*DATASET*:

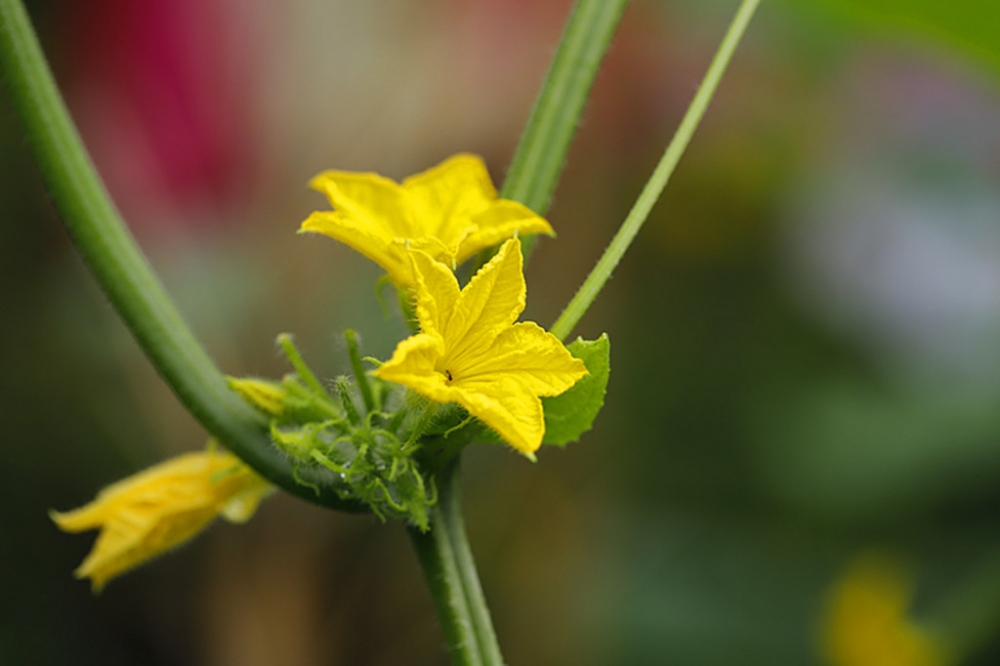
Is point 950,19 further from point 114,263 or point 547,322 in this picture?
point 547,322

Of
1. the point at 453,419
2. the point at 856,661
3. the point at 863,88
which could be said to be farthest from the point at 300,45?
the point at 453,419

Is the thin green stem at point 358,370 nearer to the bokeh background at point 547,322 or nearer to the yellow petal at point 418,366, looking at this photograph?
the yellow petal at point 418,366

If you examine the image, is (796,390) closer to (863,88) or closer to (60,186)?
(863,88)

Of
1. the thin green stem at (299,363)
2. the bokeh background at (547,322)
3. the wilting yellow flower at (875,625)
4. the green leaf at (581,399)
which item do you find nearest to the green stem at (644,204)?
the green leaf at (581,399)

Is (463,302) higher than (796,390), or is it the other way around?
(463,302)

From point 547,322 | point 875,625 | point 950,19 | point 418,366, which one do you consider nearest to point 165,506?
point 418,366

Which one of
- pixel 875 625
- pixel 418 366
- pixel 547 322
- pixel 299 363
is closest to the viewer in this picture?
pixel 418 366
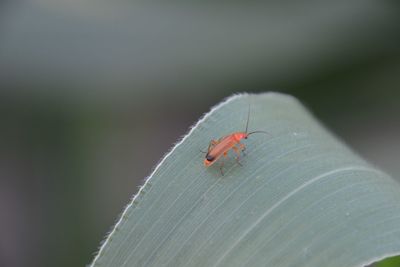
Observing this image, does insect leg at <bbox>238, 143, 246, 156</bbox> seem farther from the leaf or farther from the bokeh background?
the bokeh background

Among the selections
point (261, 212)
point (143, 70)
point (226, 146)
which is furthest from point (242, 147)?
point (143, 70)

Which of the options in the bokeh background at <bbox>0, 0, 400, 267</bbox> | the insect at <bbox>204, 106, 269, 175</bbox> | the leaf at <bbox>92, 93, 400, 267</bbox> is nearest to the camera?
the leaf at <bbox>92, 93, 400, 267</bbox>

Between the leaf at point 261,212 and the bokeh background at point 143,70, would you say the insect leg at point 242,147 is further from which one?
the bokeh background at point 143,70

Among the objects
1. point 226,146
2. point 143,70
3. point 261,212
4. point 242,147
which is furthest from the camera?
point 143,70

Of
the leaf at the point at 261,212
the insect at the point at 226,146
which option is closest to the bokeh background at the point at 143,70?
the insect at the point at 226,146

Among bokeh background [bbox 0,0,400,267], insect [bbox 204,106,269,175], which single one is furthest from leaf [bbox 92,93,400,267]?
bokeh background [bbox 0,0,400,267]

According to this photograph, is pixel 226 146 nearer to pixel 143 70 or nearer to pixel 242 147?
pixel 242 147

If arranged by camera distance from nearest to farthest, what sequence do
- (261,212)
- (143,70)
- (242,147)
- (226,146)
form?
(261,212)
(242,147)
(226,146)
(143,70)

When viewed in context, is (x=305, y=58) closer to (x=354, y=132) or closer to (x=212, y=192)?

*WHAT YOU SHOULD DO*:
Rewrite everything from the line containing "According to this" down to the end of the entries, reproducing each line in full and increasing every coordinate value in the answers by 19.

*TASK OUTPUT*:
According to this photograph, is pixel 226 146 nearer to pixel 143 70 or nearer to pixel 242 147?
pixel 261 166

If arranged by camera distance from nearest to farthest, what sequence do
- (261,212)
- (143,70)
- (242,147)
- (226,146)
form?
(280,231)
(261,166)
(245,165)
(162,89)

When viewed in context, is (x=305, y=58) closer to (x=354, y=132) or closer to (x=212, y=192)?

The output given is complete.